Working group session: 
Breeding and Applied Genomics
Presentation type: 
oral
Authors: 
Li, Qin; Zhu, Yu-Xian
Presenter: 
Zhu, Yu-Xian
Correspondent: 
Zhu, Yu-Xian
Abstract: 
Upland cotton (Gossypium hirsutum) is an allotetraploid species which processes two distinct but closely related sub-genomes (AADD, 2n = 52). Here we present the first sequenced cultivated cotton genome, the G. arboreum genome (AA, 2n = 26), which is also known as “the tree cotton” or “the Asian cotton”. The assembled cotton A-genome is 1,694 Mb in size and more than 90 percent of the assembly can be anchored on 13 chromosomes. G. arboreum contains 41,330 protein-coding genes and 68% of the genome is repetitive sequences. The A- and D-genome share 95% gene families in common and exhibit high co-linearity at chromosome level, while the A genome is more than two-fold of the D (1,694 Mb compared with 775 Mb). Evolutionary analysis showed that the speciation of G. arboreum and G. raimondii dated about 5 million years ago (MYA), after a common cotton-specific whole-genome duplication event about 13–30 MYA. Phylogenic and evolutionary analyses indicated that in the past 10 million years, the A-genome has gone through multiple retrotransposition activities.
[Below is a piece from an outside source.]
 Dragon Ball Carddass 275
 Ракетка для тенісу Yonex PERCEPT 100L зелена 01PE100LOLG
Comparative transcriptomics analysis revealed that the expression levels of ACO (1-Aminocyclopropane-1-carboxylic acid oxidase) which is the key enzyme in ethylene biosynthesis pathway, were widely differed in A and D genomes. Neither extremely high level of ethylene in D-genome nor extremely low levels in A-genome was beneficial to cotton fiber development. Further analysis showed that the disease-resistant gene (R-gene) families were greatly expanded in the D-genome but contracted in the A-genome. The expanded genes in G. raimondii had positive response to the infection of Verticillium at transcription level while in G. arboreum only one gene showed mild up-regulation.